Brief A
Answer each question from the native S3 filesystem description below:
(i) Which version of the AWS SDK does the implementation use?
(ii) Into which directory should the module's jar file be copied?
(iii) What is the default value of s3.upload.min.part.size?
Brief B
Resume the native S3 filesystem description below, starting after its final line.

Source excerpt
▶

Skip to content

Conversation

@Samrat002
Copy link
Contributor

@Samrat002 Samrat002 commented Nov 3, 2025

DESCRIPTION

Native S3 FileSystem

This module provides a native S3 filesystem implementation for Apache Flink using AWS SDK v2.

Overview

The Native S3 FileSystem is a direct implementation of Flink's FileSystem interface using AWS SDK v2, without Hadoop dependencies. It provides exactly-once semantics for checkpointing and file sinks through S3 multipart uploads.

Usage

Add this module to Flink's plugins directory:

mkdir -p $FLINK_HOME/plugins/s3-fs-native
cp flink-s3-fs-native-*.jar $FLINK_HOME/plugins/s3-fs-native/

Configure S3 credentials in conf/config.yaml:

s3.access-key: YOUR_ACCESS_KEY
s3.secret-key: YOUR_SECRET_KEY
s3.endpoint: https://s3.amazonaws.com  # Optional, defaults to AWS

Use S3 paths in your Flink application:

env.getCheckpointConfig().setCheckpointStorage("s3://my-bucket/checkpoints");

DataStream<String> input = env.readTextFile("s3://my-bucket/input");
input.sinkTo(FileSink.forRowFormat(new Path("s3://my-bucket/output"), 
                                    new SimpleStringEncoder<>()).build());

Configuration Options

Core Settings

Key Default Description
s3.access-key (none) AWS access key
s3.secret-key (none) AWS secret key
s3.region (auto-detect) AWS region (auto-detected via AWS_REGION, ~/.aws/config, EC2 metadata)
s3.endpoint (none) Custom S3 endpoint (for MinIO, LocalStack, etc.)
s3.path-style-access false Use path-style access (auto-enabled for custom endpoints)
s3.upload.min.part.size 5242880 Minimum part size for multipart uploads (5MB)

◀

Data excerpts
▶

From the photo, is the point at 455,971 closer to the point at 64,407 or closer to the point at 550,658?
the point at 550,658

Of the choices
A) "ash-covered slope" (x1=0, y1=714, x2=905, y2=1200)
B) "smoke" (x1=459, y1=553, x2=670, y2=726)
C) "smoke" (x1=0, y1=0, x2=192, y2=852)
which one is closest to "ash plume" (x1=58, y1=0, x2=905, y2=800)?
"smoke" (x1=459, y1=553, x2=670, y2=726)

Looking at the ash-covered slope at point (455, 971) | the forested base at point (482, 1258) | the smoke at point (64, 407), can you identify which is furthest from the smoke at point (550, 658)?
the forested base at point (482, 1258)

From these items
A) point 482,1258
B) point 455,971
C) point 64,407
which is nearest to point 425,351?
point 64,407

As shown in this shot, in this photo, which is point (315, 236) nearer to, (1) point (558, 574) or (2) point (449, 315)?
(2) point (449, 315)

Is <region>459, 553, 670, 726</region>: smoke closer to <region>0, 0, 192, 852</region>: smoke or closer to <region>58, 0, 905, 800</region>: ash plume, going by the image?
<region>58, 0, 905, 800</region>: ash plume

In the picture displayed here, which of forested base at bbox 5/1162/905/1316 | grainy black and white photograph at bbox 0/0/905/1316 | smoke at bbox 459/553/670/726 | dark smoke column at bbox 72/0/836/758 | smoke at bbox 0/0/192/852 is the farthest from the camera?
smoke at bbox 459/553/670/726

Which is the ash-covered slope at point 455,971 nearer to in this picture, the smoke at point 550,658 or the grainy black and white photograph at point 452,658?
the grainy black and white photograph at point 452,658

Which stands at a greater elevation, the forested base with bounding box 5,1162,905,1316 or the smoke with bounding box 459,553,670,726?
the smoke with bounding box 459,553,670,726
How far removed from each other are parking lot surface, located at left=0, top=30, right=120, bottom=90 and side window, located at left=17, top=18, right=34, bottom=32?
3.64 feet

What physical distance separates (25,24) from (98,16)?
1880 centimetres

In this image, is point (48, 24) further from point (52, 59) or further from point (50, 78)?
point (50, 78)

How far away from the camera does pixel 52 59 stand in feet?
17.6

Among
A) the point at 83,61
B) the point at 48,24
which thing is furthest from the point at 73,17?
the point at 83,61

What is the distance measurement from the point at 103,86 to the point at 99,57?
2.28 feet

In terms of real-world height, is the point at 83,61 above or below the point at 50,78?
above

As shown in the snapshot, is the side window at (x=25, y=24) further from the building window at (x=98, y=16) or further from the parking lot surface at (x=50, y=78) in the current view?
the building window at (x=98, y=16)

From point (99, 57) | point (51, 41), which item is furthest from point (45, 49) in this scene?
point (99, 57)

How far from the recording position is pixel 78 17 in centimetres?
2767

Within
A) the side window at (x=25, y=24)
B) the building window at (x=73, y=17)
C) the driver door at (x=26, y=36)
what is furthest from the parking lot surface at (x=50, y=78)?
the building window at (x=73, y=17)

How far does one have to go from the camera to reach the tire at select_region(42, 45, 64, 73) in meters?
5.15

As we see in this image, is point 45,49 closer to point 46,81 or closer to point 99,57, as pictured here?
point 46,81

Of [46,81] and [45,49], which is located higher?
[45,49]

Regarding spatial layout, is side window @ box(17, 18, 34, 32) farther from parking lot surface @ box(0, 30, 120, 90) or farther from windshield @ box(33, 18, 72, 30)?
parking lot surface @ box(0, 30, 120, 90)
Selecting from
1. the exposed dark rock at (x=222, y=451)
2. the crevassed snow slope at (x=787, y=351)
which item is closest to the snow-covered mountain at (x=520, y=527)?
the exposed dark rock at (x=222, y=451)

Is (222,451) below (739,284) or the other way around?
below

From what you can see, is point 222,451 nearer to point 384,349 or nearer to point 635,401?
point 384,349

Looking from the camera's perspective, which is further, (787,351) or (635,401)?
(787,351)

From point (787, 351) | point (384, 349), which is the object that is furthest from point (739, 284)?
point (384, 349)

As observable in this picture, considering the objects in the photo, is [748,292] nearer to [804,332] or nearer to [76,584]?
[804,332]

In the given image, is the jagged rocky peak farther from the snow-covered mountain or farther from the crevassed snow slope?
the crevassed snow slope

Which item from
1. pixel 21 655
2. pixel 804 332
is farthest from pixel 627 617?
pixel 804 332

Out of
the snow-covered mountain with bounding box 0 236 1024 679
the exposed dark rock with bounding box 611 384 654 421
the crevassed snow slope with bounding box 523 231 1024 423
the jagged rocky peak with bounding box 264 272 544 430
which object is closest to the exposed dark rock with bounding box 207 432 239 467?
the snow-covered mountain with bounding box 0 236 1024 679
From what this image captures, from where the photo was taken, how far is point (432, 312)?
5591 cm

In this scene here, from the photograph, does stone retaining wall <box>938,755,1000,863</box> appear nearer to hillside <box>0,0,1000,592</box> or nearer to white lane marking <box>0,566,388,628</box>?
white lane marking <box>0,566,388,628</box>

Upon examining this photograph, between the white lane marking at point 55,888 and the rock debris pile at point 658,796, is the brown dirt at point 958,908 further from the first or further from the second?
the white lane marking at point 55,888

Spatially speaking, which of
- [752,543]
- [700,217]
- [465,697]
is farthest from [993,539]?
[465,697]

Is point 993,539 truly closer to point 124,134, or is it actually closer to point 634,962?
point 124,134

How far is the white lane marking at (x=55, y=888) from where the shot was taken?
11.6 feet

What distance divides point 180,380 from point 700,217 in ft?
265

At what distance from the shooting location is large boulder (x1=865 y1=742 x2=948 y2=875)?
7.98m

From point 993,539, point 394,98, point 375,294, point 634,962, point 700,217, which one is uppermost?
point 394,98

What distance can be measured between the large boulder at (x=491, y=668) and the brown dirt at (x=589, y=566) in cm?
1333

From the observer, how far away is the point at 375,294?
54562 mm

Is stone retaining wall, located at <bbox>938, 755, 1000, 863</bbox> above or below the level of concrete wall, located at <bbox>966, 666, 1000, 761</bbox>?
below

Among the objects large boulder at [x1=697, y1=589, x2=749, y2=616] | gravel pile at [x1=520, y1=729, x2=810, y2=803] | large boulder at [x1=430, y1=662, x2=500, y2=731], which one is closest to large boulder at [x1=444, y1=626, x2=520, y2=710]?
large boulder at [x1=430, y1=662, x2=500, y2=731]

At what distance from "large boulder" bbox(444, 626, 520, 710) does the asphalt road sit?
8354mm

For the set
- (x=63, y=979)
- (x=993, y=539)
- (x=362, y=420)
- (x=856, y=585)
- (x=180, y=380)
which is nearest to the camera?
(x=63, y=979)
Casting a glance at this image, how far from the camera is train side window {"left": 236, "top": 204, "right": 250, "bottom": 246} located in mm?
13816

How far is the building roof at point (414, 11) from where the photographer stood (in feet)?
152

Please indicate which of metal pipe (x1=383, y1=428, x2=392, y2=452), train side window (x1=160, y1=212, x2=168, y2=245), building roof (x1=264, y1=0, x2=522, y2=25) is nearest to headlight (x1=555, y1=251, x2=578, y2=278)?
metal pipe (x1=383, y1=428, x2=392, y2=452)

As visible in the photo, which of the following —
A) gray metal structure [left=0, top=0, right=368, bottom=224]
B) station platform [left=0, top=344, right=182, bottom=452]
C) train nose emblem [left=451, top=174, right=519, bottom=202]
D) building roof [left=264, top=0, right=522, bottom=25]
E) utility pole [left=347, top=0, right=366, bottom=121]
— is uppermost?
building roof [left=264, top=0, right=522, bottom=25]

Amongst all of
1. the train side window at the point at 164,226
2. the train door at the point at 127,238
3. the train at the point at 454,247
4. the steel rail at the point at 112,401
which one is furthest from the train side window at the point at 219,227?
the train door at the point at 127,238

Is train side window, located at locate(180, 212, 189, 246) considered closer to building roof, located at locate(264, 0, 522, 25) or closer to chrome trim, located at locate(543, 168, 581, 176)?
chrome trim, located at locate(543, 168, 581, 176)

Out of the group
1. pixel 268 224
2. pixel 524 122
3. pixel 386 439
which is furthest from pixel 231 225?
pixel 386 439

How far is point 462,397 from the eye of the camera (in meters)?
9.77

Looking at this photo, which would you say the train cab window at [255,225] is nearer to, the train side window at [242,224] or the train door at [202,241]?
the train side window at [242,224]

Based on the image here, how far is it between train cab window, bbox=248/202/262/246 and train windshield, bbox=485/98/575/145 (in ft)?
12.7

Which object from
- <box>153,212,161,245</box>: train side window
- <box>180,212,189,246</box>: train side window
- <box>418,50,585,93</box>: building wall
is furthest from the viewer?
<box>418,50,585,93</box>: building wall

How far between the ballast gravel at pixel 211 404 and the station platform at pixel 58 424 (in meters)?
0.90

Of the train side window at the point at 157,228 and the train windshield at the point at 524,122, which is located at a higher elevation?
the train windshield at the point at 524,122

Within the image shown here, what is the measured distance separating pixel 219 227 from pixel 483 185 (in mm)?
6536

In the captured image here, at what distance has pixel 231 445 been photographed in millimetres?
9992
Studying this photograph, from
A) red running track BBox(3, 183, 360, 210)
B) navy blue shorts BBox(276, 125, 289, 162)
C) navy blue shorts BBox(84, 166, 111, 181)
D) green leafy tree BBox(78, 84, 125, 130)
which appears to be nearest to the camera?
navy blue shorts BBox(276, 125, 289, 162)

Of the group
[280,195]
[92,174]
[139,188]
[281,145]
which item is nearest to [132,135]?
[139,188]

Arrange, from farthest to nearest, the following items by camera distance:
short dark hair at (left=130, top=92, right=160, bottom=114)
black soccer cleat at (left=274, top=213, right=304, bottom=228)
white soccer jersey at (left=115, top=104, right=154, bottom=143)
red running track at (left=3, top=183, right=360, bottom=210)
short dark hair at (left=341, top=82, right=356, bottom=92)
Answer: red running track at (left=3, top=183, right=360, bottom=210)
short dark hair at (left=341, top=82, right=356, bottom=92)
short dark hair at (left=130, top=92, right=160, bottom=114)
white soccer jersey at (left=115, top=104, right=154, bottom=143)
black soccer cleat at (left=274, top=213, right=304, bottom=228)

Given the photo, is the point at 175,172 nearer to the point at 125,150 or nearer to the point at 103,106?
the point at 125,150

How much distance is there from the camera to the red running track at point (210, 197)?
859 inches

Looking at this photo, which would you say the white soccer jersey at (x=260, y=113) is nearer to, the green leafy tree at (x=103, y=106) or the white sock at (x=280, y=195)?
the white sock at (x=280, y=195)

◀

Task answer A
(i) AWS SDK v2
(ii) $FLINK_HOME/plugins/s3-fs-native/
(iii) 5242880 (5MB)

Task answer B
s3.upload.max.concurrent.uploads CPU cores Maximum concurrent uploads per stream
s3.entropy.key (none) Key for entropy injection in paths
s3.entropy.length 4 Length of entropy string
s3.bulk-copy.enabled true Enable bulk copy operations
s3.async.enabled true Enable async read/write with TransferManager
s3.read.buffer.size 262144 (256KB) Read buffer size per stream (64KB - 4MB)

Server-Side Encryption (SSE)

Key Default Description
s3.sse.type none Encryption type: none, sse-s3 (AES256), sse-kms (AWS KMS)
s3.sse.kms.key-id (none) KMS key ID/ARN/alias for SSE-KMS (uses default aws/s3 key if not specified)

IAM Assume Role

Key Default Description
s3.assume-role.arn (none) ARN of the IAM role to assume
s3.assume-role.external-id (none) External ID for cross-account access
s3.assume-role.session-name flink-s3-session Session name for the assumed role
s3.assume-role.session-duration 3600 Session duration in seconds (900-43200)

Server-Side Encryption (SSE)

The filesystem supports server-side encryption for data at rest:

SSE-S3 (S3-Managed Keys)

Amazon S3 manages the encryption keys. Simplest option with no additional configuration.

s3.sse.type: sse-s3

All objects will be encrypted with AES-256 using keys managed by S3.

SSE-KMS (AWS KMS-Managed Keys)

Use AWS Key Management Service for encryption key management. Provides additional security features like key rotation, audit trails, and fine-grained access control.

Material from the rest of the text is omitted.